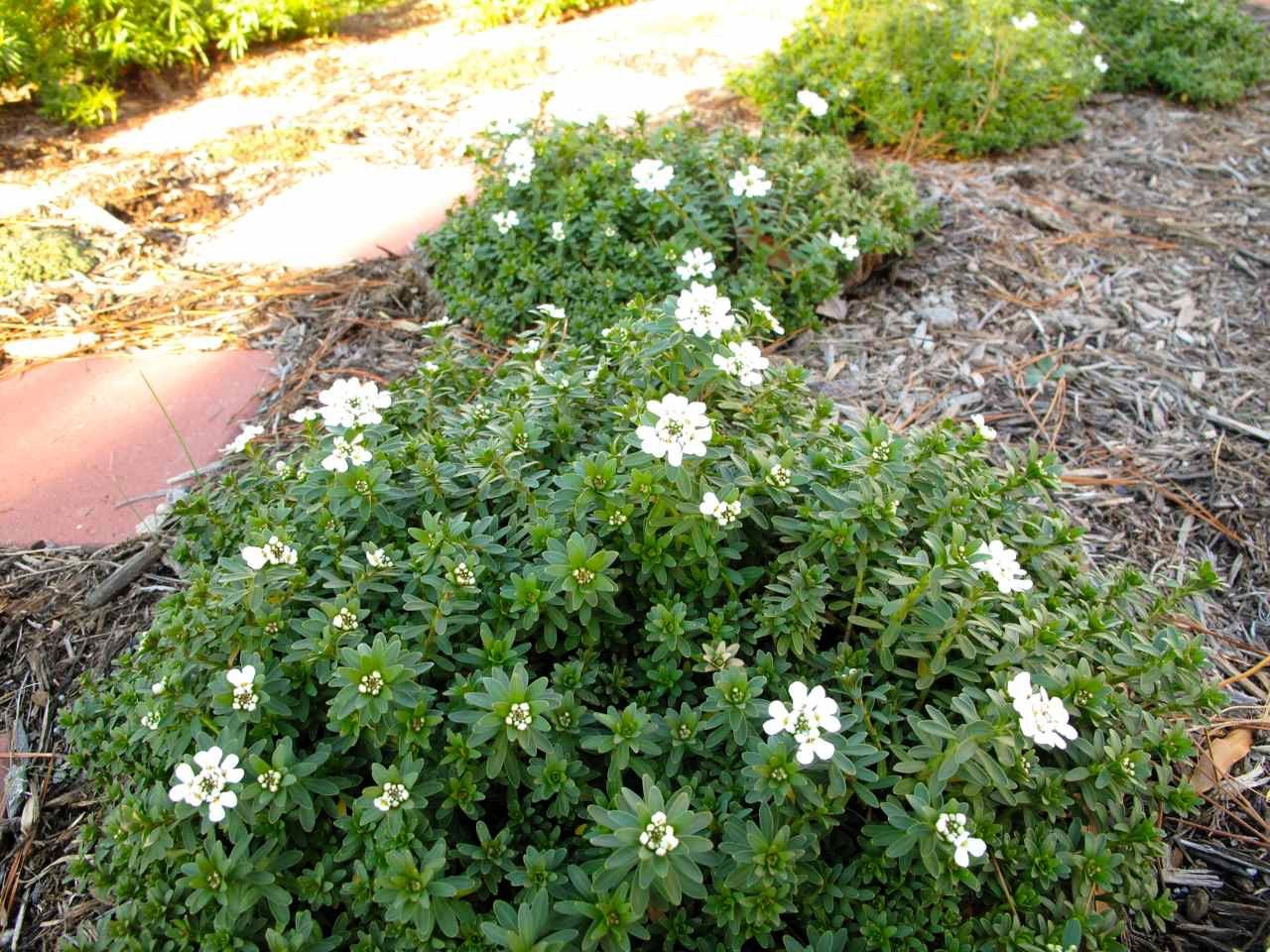 Candytuft When Not In Bloom Plants Sempervirens California Landscape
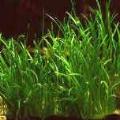 Akvariuminiai augalai: Lilaeopsis mauritiana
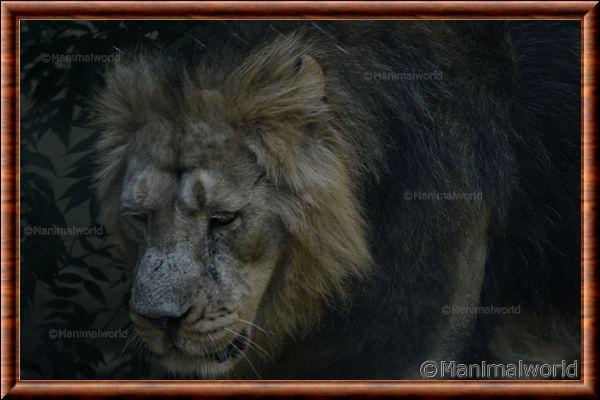 Lion d'Asie 07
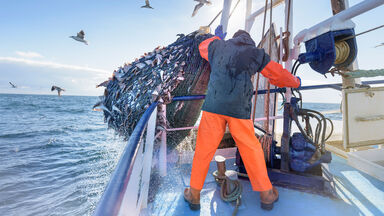 commercial fisherman emptying net full of fish into hold on trawler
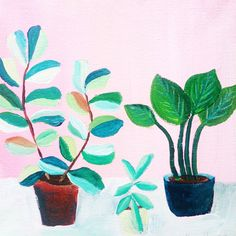 Plants on Pink No. 5 - an original acrylic painting, plants painted on a pink background door XantheCS op Etsy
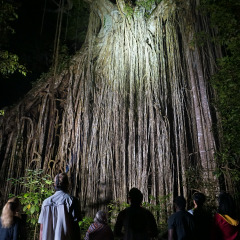 We visit the Curtain Fig Tree, Atherton Tablelands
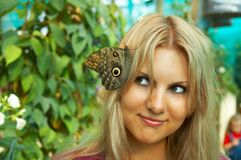 Cute girl with butterfly Royalty Free Stock Images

**Brief**
From the line that holds "Plants on Pink" down to the last line of the material above, every line is to be copied exactly, both ends included; pictures are to be omitted.

**Answer space**
 Plants on Pink No. 5 - an original acrylic painting, plants painted on a pink background door XantheCS op Etsy
 We visit the Curtain Fig Tree, Atherton Tablelands
 Cute girl with butterfly Royalty Free Stock Images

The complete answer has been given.